Sebuah kontroversi besar melibatkan proyek properti raksasa di Indonesia kembali mencuat ke permukaan. PT Bank Nationalnobu Tbk (NOBU), yang merupakan salah satu bank penyedia pembiayaan bagi pembeli unit di megaproyek Meikarta, kini menjadi sorotan. Banyak pembeli yang tetap harus melanjutkan cicilan meskipun belum menerima unit mereka. Situasi ini menimbulkan pertanyaan serius terkait prinsip kehati-hatian yang diterapkan oleh Bank Nobu dalam proses pemberian kredit.
Pada hari Rabu (6/5/2025), Kepala Eksekutif Pengawas Perbankan OJK, Dian Ediana Rae, memberikan pernyataan terkait isu ini. Ia menjelaskan bahwa nasabah memiliki hak untuk mengajukan restrukturisasi kredit sesuai dengan peraturan yang telah ditetapkan. Namun, keputusan akhir tetap berada di tangan bank sebagai bagian dari kebijakan bisnisnya.
Dalam situasi ini, Dian menegaskan pentingnya transparansi informasi dari para debitur serta itikad baik untuk memenuhi kewajiban awal yang disepakati dalam dokumen kredit. OJK juga menekankan kepada semua bank agar selalu memperhatikan manajemen risiko dan prinsip kehati-hatian saat melakukan penilaian atas setiap proyek pembiayaan.
Bank Nobu, seperti yang disebutkan oleh Dian, adalah salah satu lembaga keuangan yang bekerja sama dalam menyediakan pembiayaan Kredit Pemilikan Apartemen (KPA) untuk konsumen Meikarta. Meski demikian, jumlah total pembiayaan yang diberikan oleh Bank Nobu relatif kecil dan cenderung menurun setiap tahunnya. Hal ini membuat kinerja keseluruhan bank masih dapat dipertahankan pada level yang baik.

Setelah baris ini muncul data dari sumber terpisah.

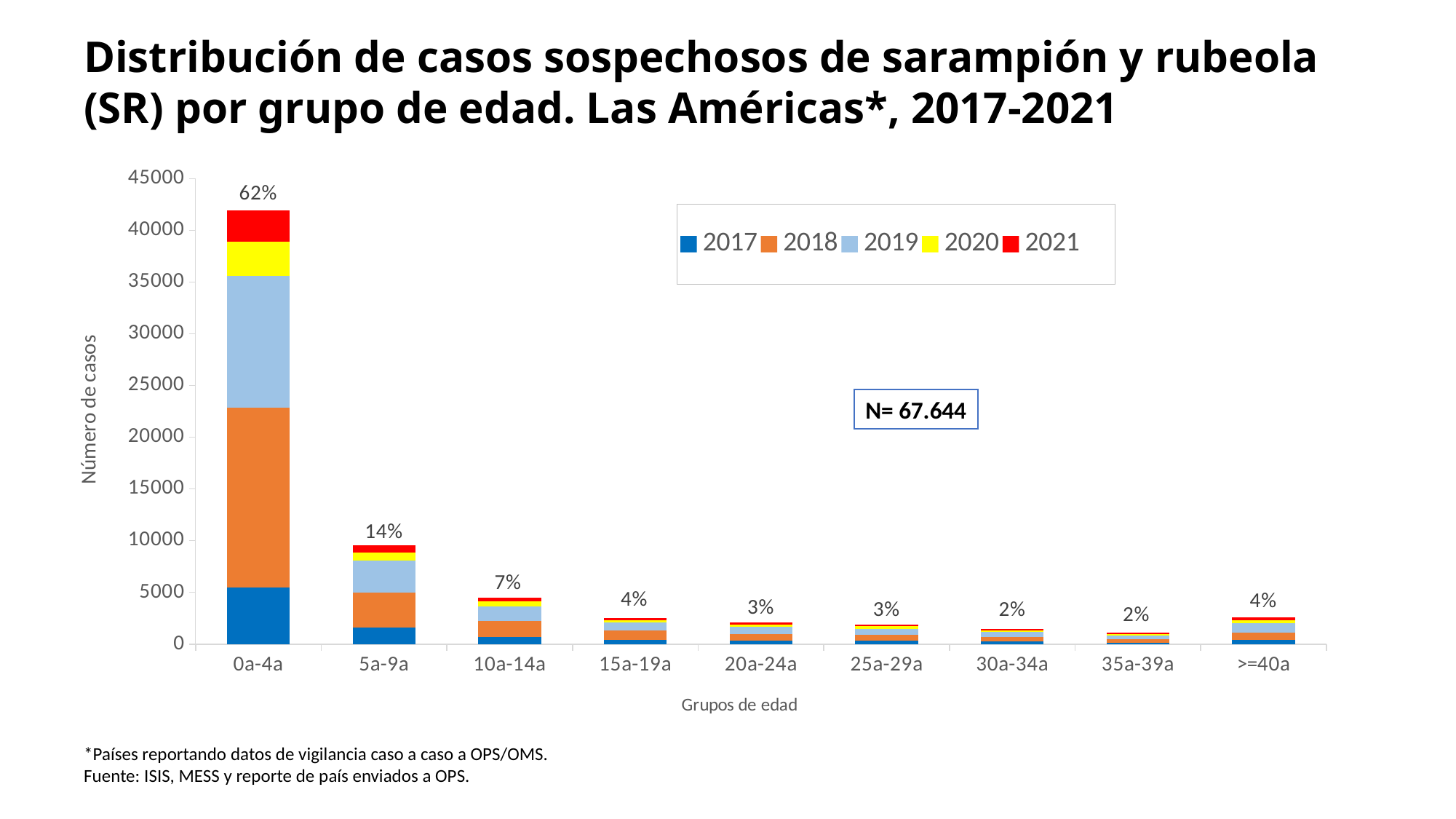
Is the total number of cases for the 0a-4a group greater or less than 40000? greater What total N is shown in the box on the chart? N= 67.644 How many age groups are shown on the x axis? 9 What percentage label is shown above the 5a-9a bar? 14% Which age group has the highest number of cases? 0a-4a What percentage label is shown above the 0a-4a bar? 62% What is the difference between the percentage labels for 0a-4a and 5a-9a? 48% How many years does the legend list? 5 Is the total number of cases for the 10a-14a group greater or less than 5000? less What kind of chart is shown on the slide? stacked bar chart What percentage label is shown above the >=40a bar? 4% Which age group has a larger share of cases, 5a-9a or 10a-14a? 5a-9a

Saat ini, pengembangan Apartemen Meikarta tetap berlangsung, dengan PT MSU sebagai pengembang utama yang bertanggung jawab atas pelaksanaan tahapan pembangunan sesuai dengan tenggat waktu yang telah ditentukan melalui putusan homologasi Pengadilan Niaga Jakarta Pusat.
Di sisi lain, OJK terus memantau perkembangan situasi ini dan memastikan bahwa semua pihak yang terlibat—baik bank maupun konsumen—mematuhi aturan serta komitmen yang telah disepakati.
Dari sudut pandang jurnalis, kasus ini menunjukkan betapa pentingnya kolaborasi antara pengembang, lembaga keuangan, dan regulator dalam menjaga stabilitas pasar properti. Ini juga menjadi pelajaran bagi calon pembeli properti untuk lebih bijak dalam memilih proyek serta memahami sepenuhnya ketentuan-ketentuan yang terdapat dalam perjanjian kredit. Selain itu, perlunya transparansi dan komunikasi efektif antara semua pihak sangatlah krusial guna mencegah munculnya masalah serupa di masa mendatang.